Dudzik also sees the aging workforce of private health practitioners as “a huge opportunity to work with doctors that are looking to start to move on from their practice and sell it.”
“We want to make sure they have wealth advisors to put that money in the proper places and make sure they’re taken care of – but we also want to make sure we are there to support the associates that want to buy that practice,” he said.

The bank is also reaching out across the spectrum of private health practices, which traditionally has seen most of the attention from financial institutions going to dental practices because of dentistry’s high concentration of private practices.
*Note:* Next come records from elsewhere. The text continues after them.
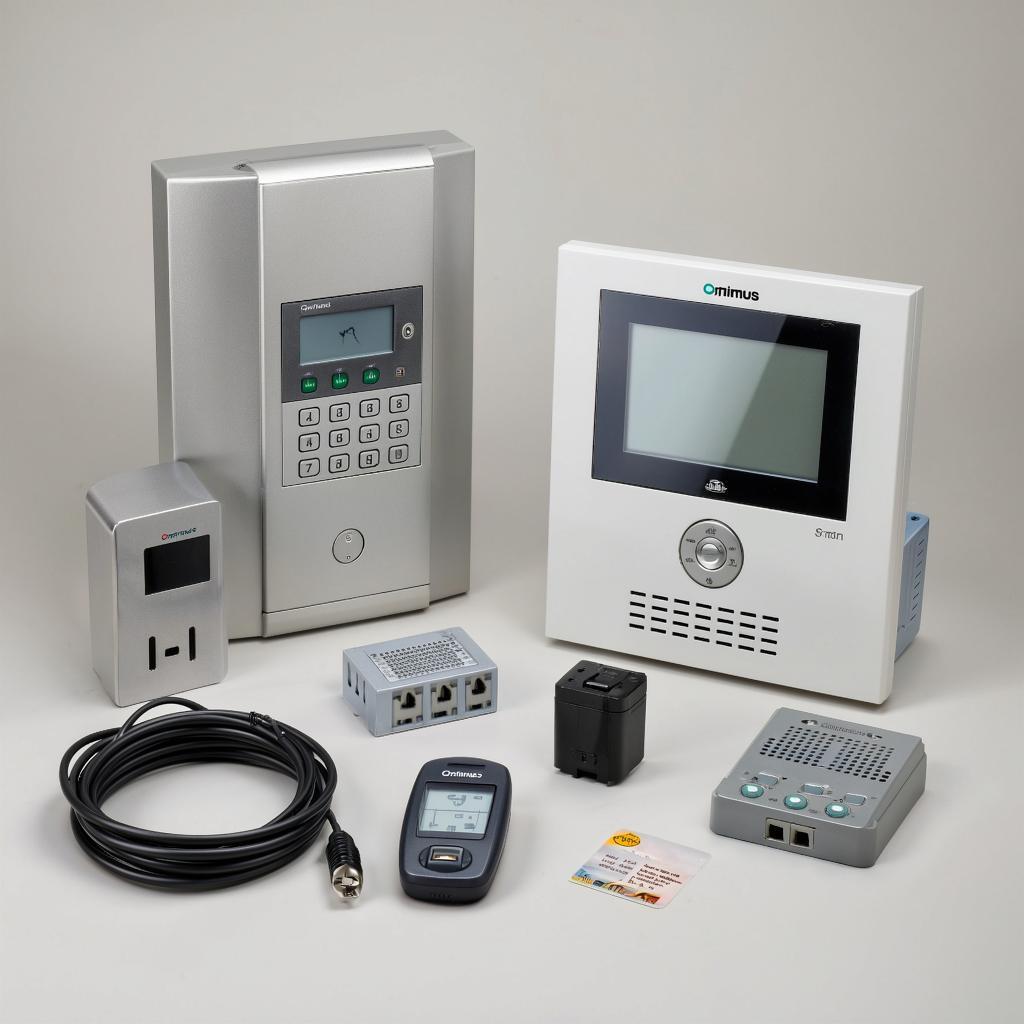 Аксессуары и запасные части для домофонов Optimus: что покупать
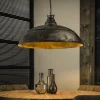Hanglamp Industry Ø80 met 1 lamp - Metaal - Loft24.nl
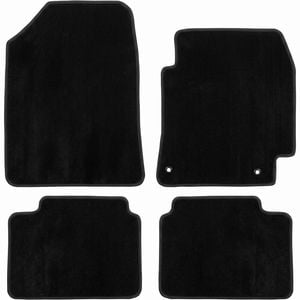 For Hyundai Elantra (AD) 12/2015-07/2020 Custom Black Car Carpet Floor Mats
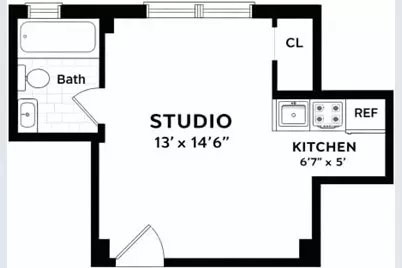 205 W 88th Street #2G, New York, NY 10024 - Photo 4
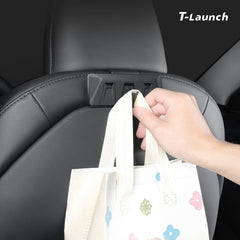 Foldable Seat Back Hooks for Tesla Model 3/Y 2024+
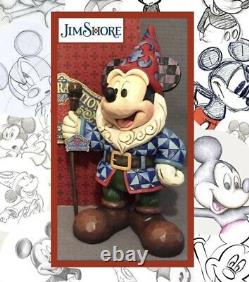 Enesco Disney Traditions 15 Mickey Mouse- Theres No Place Like Gnome Jim Shore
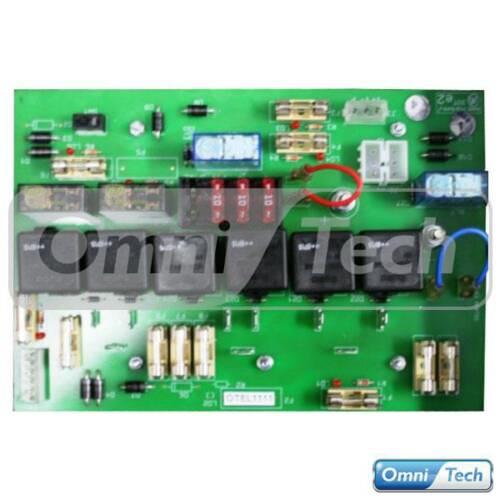 Plaxton Heater Control Twin Rotary Knob - Image 2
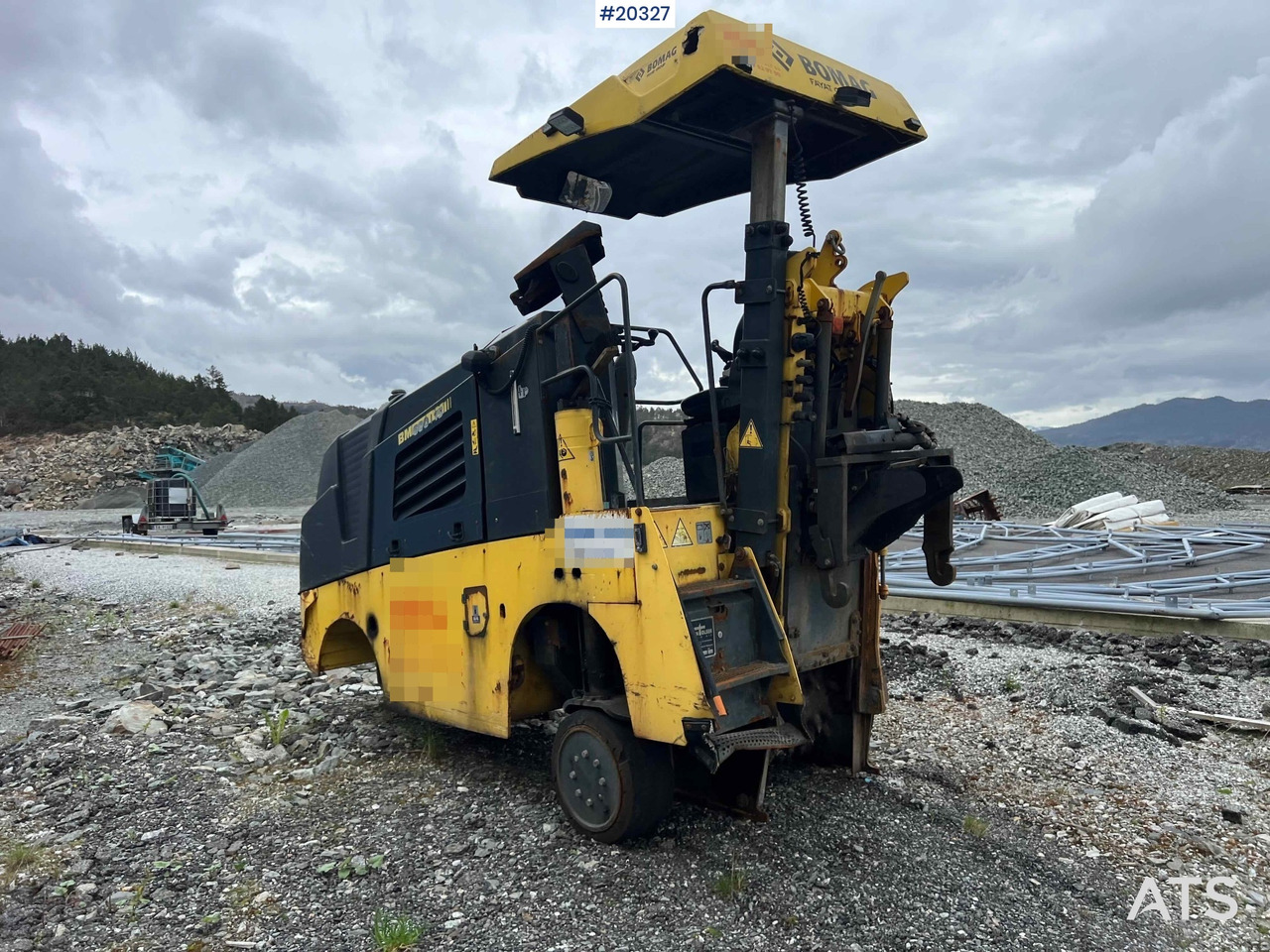 Asphalt machine Bomag BM600/15: picture 18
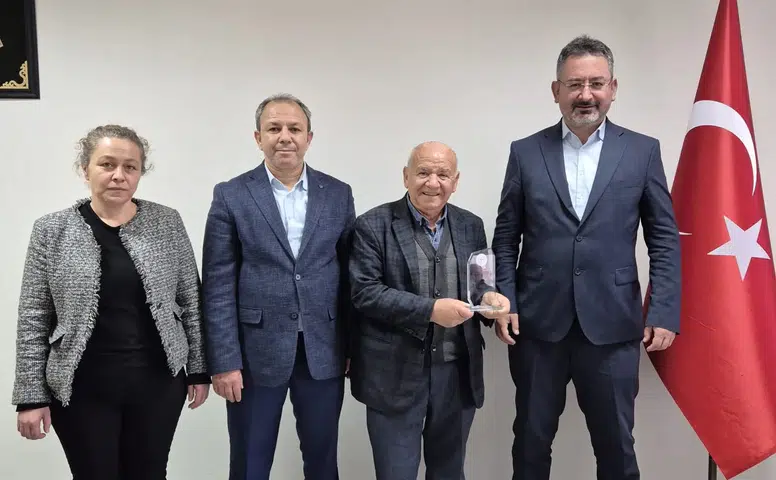 Konyalı esnaf Yılın Ahisi oldu! Hastaneye büyük yardım yaptı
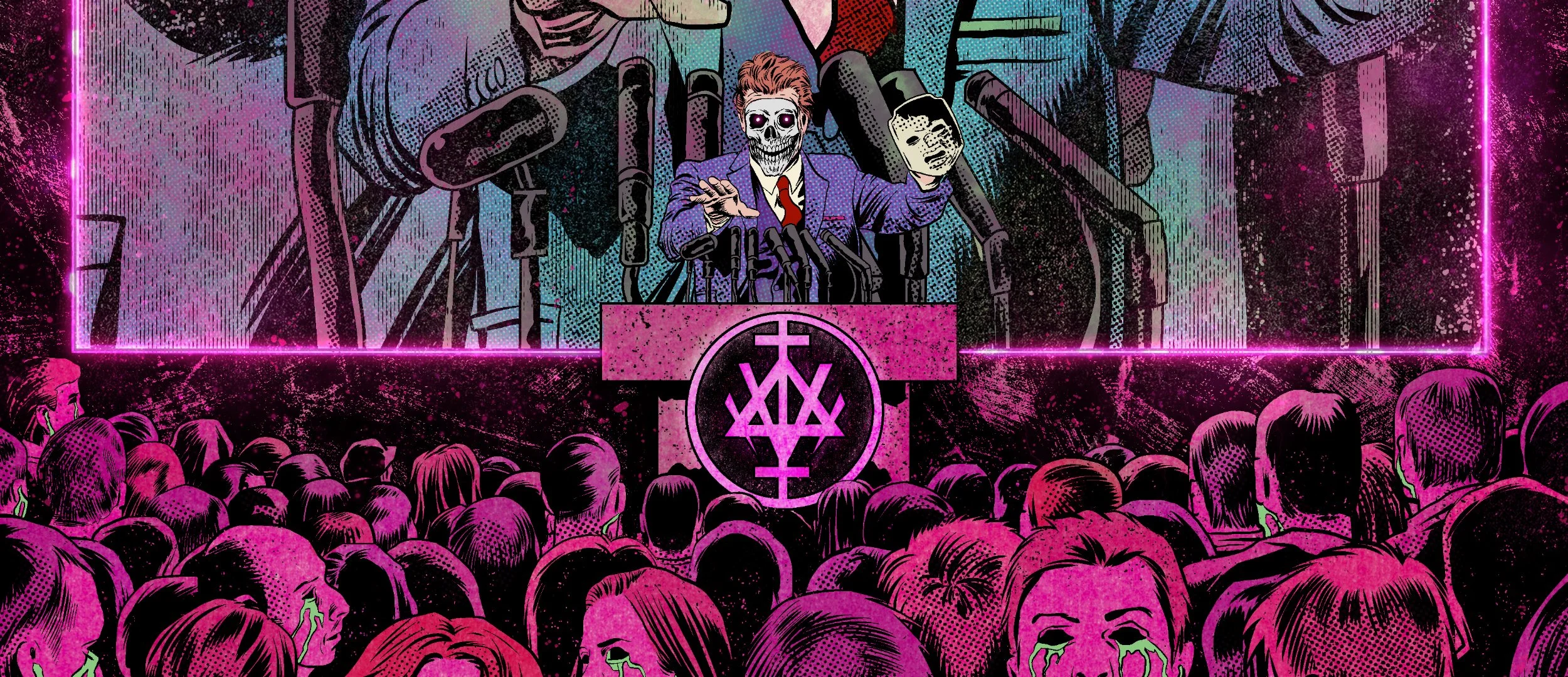 Morgathus "Supercult" EP Album Cover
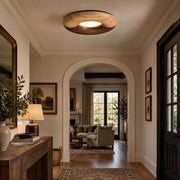 Donut Wood Ceiling Light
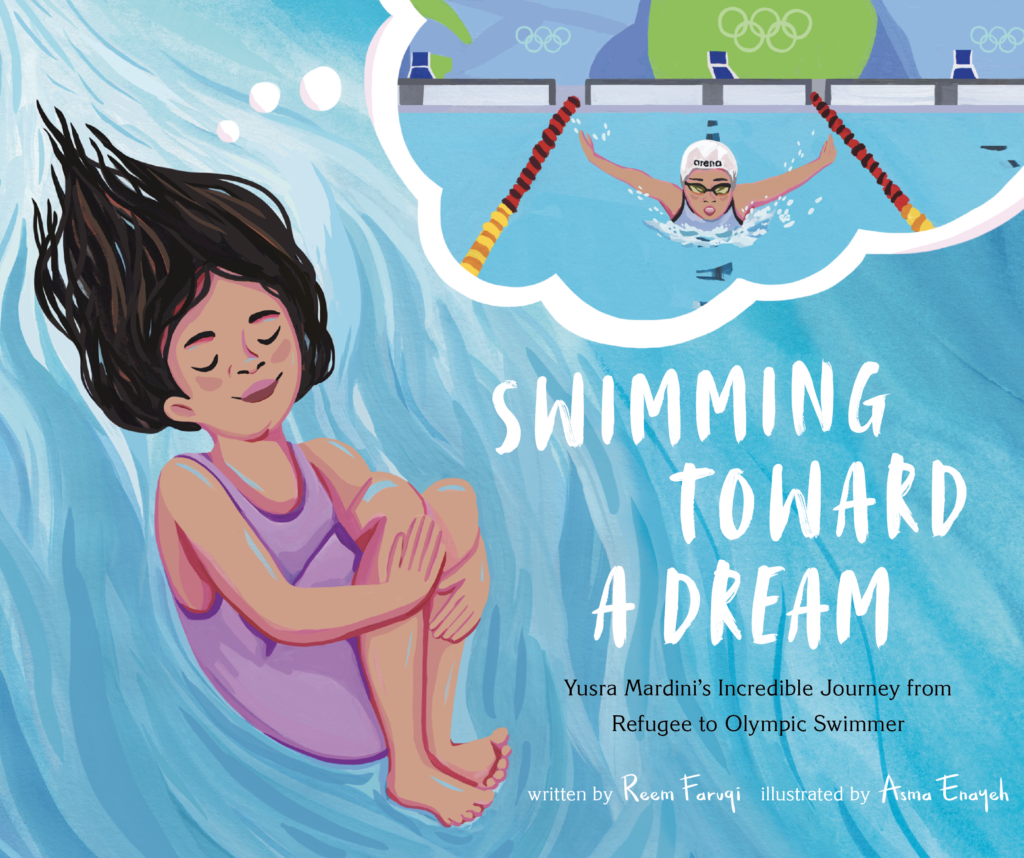 Swimming Toward A Dream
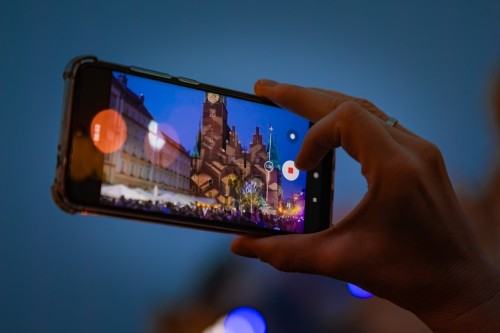 Pokazy świetlne. Foto: Bartosz Mokrzycki / mat. prasowe UMW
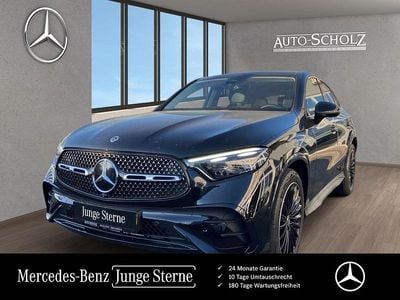 Gebraucht Mercedes GLC450 AMG 367 PS (269 kW) 2025 Schwarz Coupé
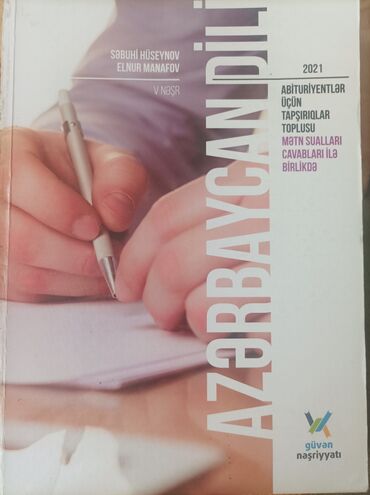 güvən test toplusu pdf: Güvən az dili test toplusu təzə işlənməyib,içi yazılmayıb . cavablar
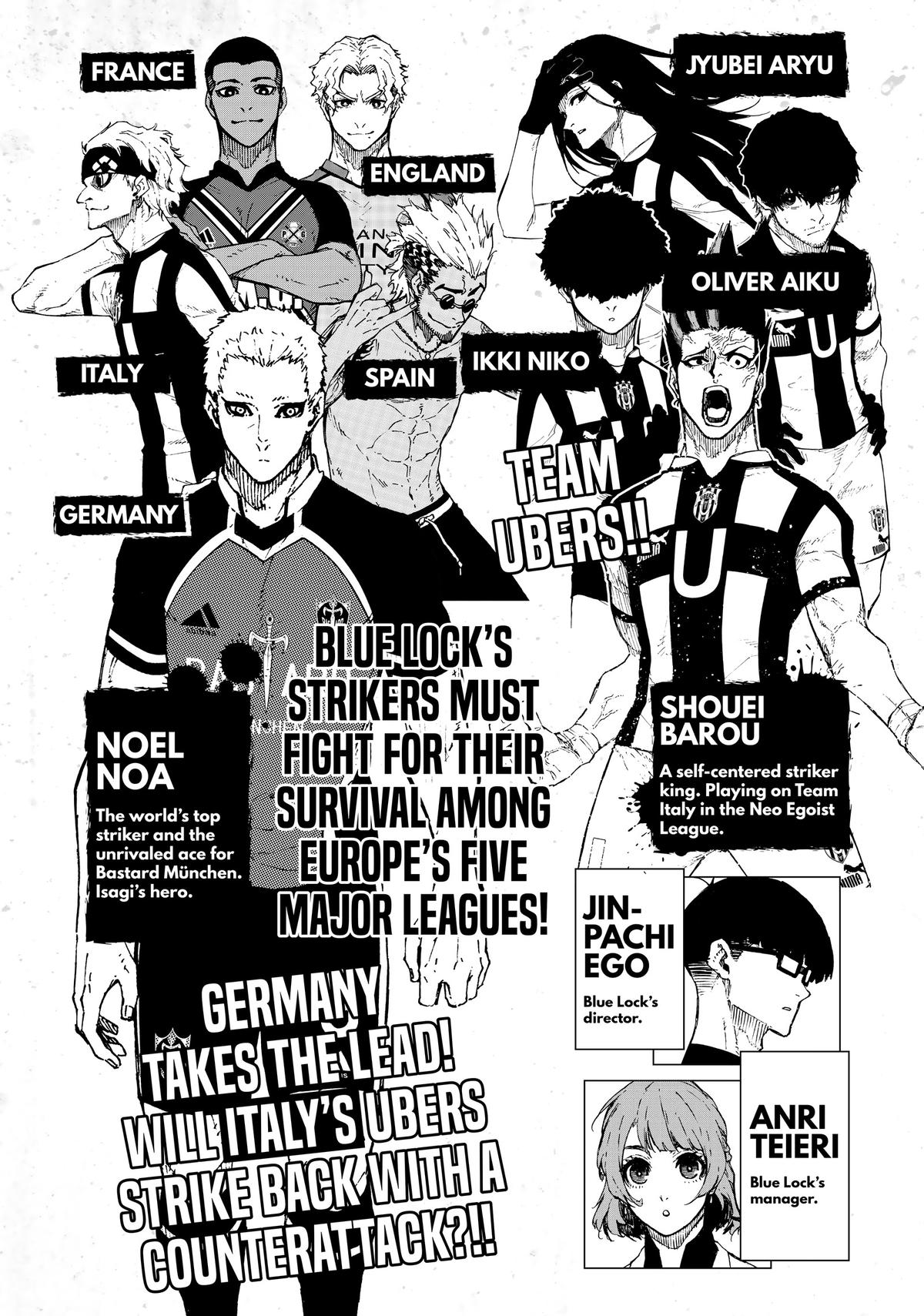Blue Lock Chapter 213 — page 4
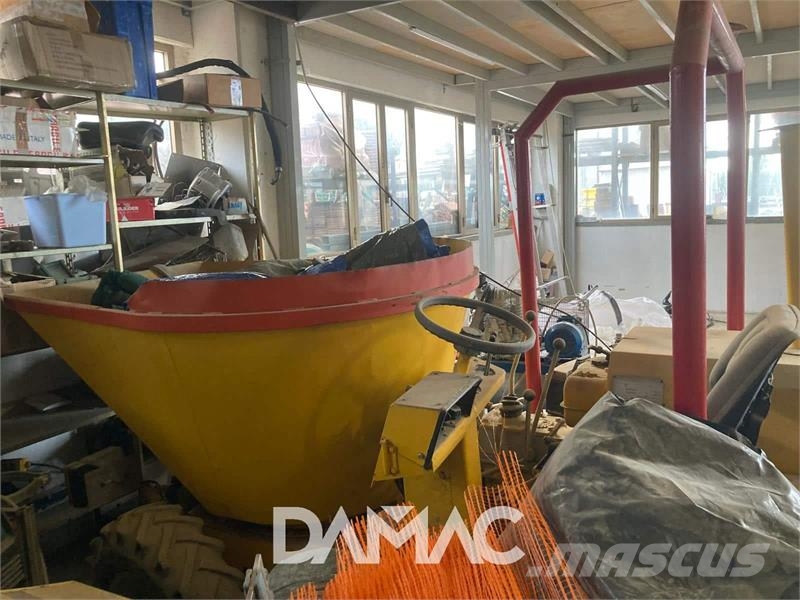  DUMPER 4X4 Entreprenør - Andet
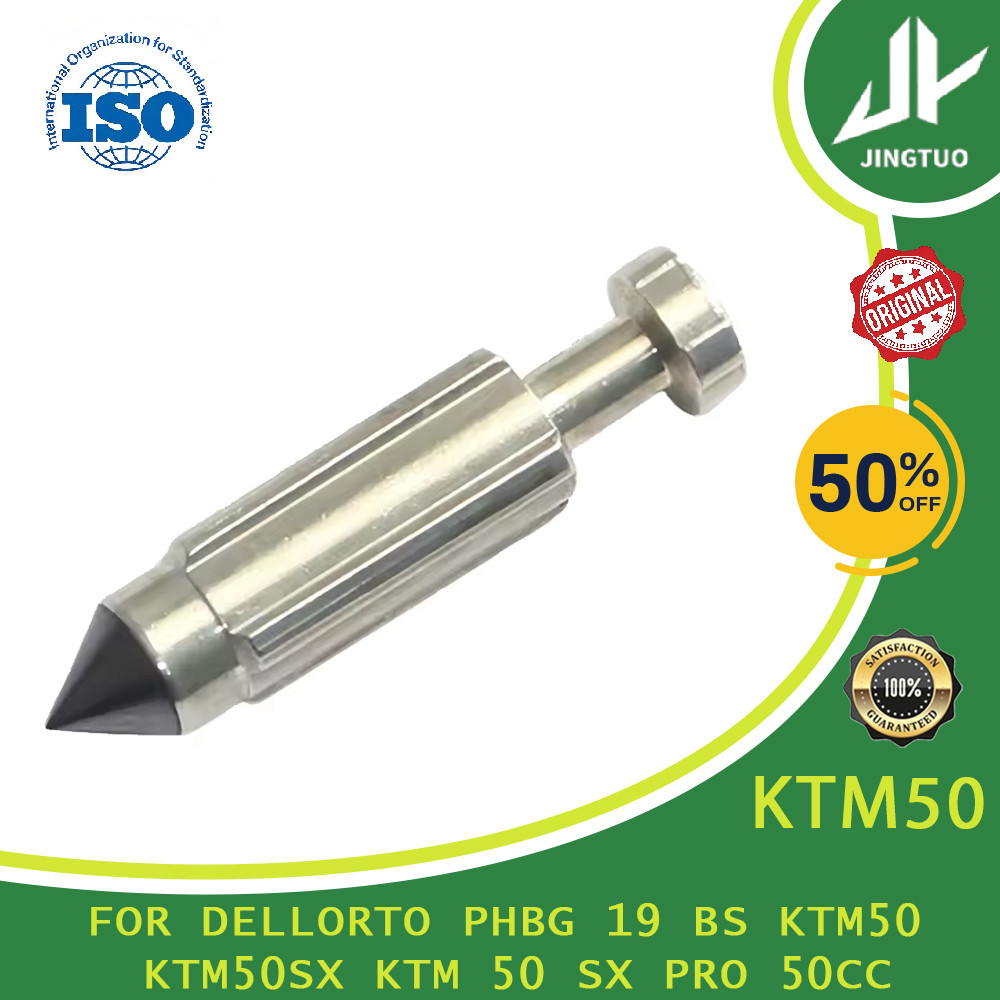 สําหรับ Dellorto Phbg 19 Bs Ktm50 Ktm50sx Ktm 50 Sx Pro 50cc คาร์บูเรเตอร์ลอยวาล์วเข็มลอยเข็ม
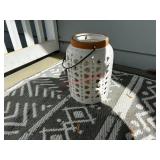 Ceramic lantern (front door )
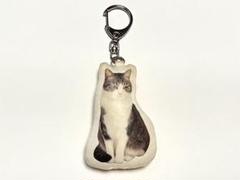 atelier kiji アトリエキジ クッション チャーム 猫 ねこ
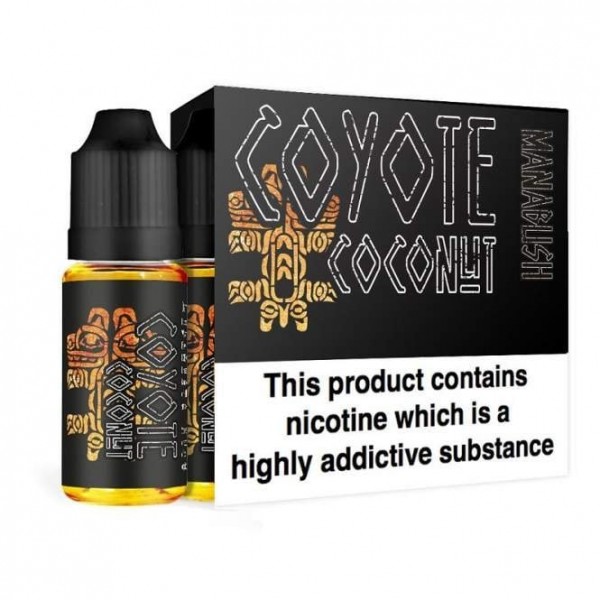 Coyote Coconut E Liquid (3 x 10 ml)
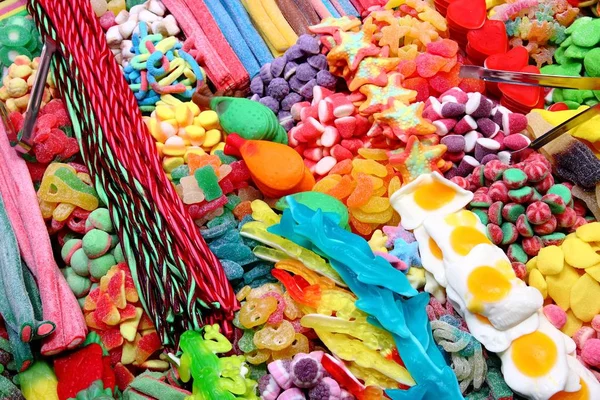 Candy választék — Stock Fotó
“When I think about healthcare in the vertical, we of course want to be excellent working with dentists, but we also want to make sure doctors are taken care of, plastic surgeons, dermatologists, veterinarians, optometrists – we want to make sure the whole gamut of private practice are taken care of and that’s where the expansion came in,” Dudzik said, adding that healthcare has seen “a lot of growth” and “string demand” since the bank launched its vertical eight months ago. “A lot of the marketplace doesn’t realize they have access to financing”

U.S. Bancorp (U.S. Bank)
FOUNDED: 1863
HEADQUARTERS: Minneapolis, MN
CEO: Andrew Cecere
BUSINESS: bank/financial services
STOCK: USB (NYSE)
REVENUE: $40.62 billion (2023)
EMPLOYEES: 77,000
WEBSITE: usbank.com
NOTABLE: In December 2022, U.S. Bank completed an $8 billion acquisition of Union Bank, a re-gional bank serving California, Oregon and Washington.

[Editor’s note: This article has been updated from a previous version to correct that U.S. Bank did not have its central hub for healthcare bankers in Ohio.]